> [What to do]: The data below contains pictures, which are to be skipped; the lines starting at the line with "de liberté pour" and ending at the line with "Escalera del Palacio" are to be output exactly, both ends included.

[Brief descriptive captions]
※ ※ ※
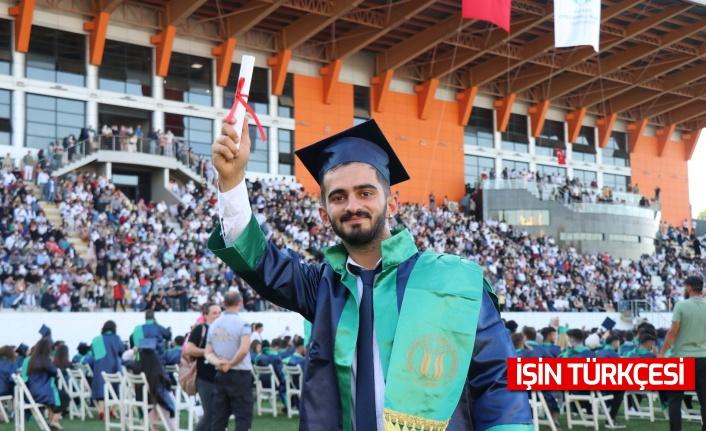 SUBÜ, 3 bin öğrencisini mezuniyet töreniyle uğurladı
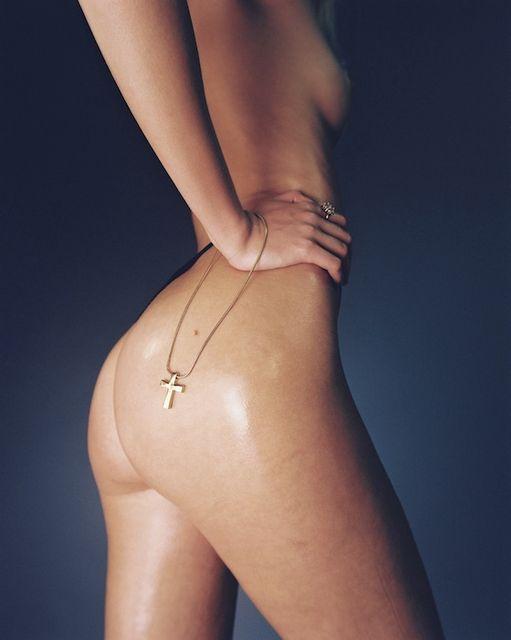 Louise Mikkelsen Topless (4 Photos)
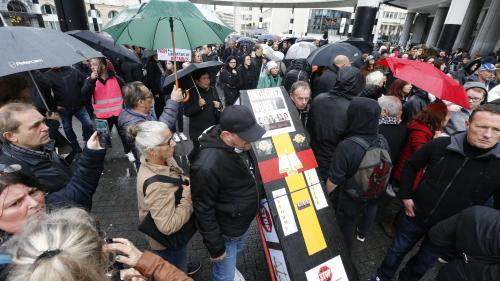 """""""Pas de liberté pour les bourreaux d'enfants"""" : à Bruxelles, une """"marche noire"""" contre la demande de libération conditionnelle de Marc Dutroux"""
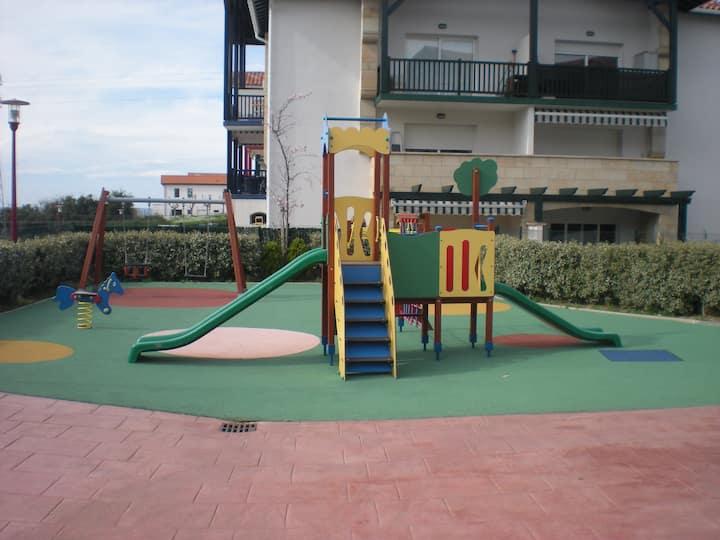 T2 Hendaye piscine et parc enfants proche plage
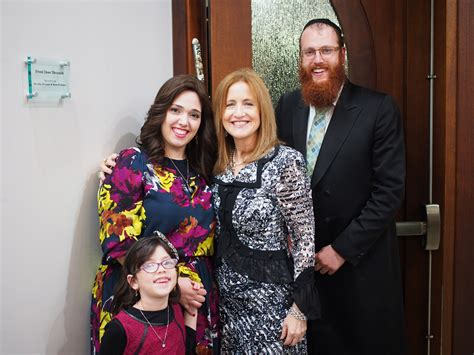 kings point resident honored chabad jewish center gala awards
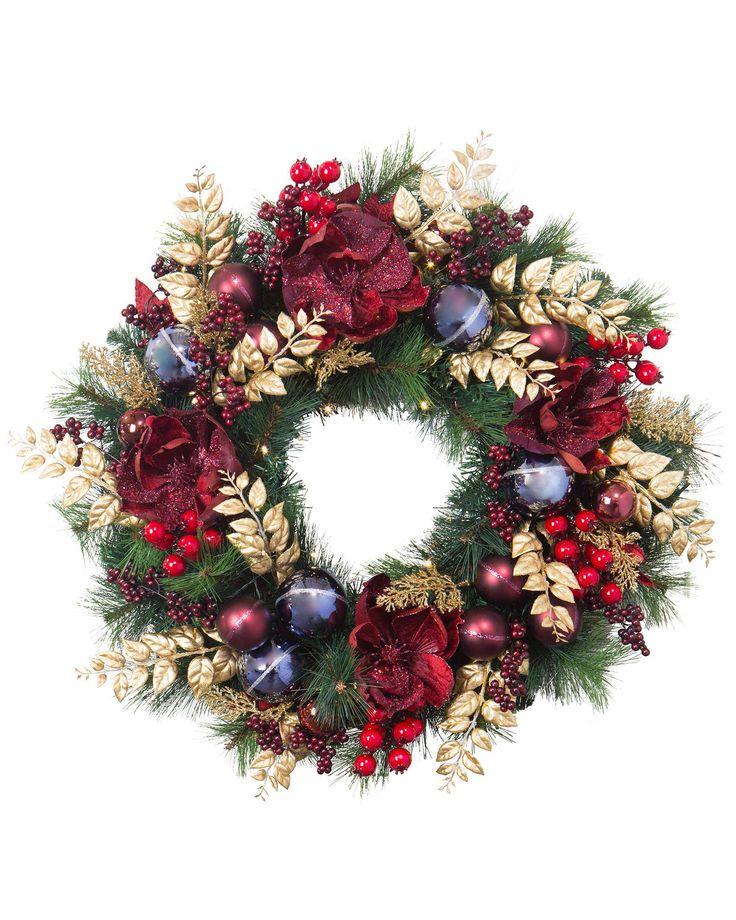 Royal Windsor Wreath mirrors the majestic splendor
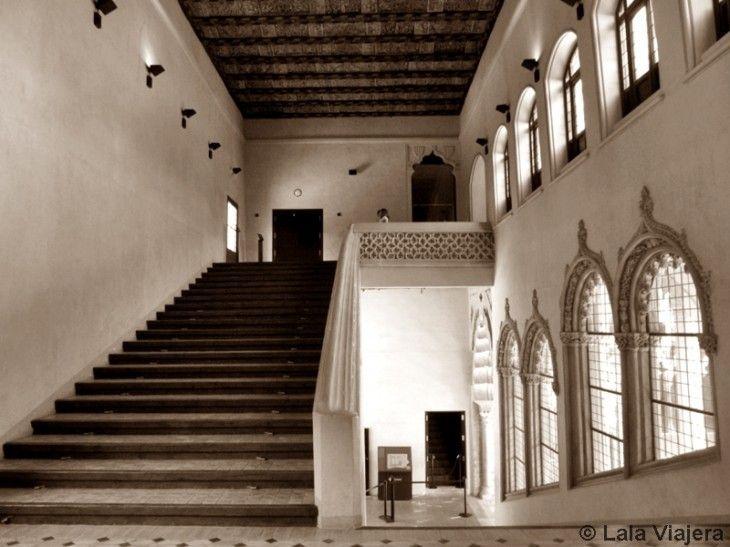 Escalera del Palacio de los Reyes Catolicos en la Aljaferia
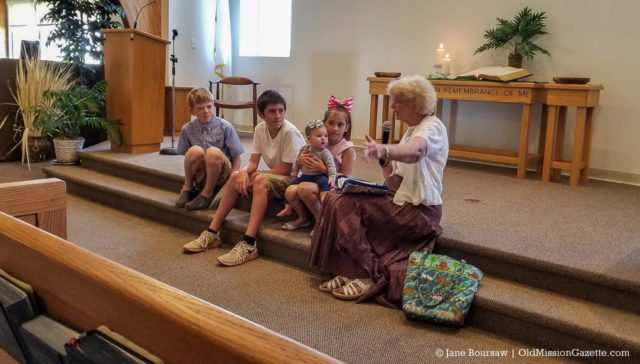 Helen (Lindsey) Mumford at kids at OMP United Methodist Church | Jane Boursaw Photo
※ ※ ※
> [Solution for this task]:
 """""""Pas de liberté pour les bourreaux d'enfants"""" : à Bruxelles, une """"marche noire"""" contre la demande de libération conditionnelle de Marc Dutroux"""
 T2 Hendaye piscine et parc enfants proche plage
 kings point resident honored chabad jewish center gala awards
 Royal Windsor Wreath mirrors the majestic splendor
 Escalera del Palacio de los Reyes Catolicos en la Aljaferia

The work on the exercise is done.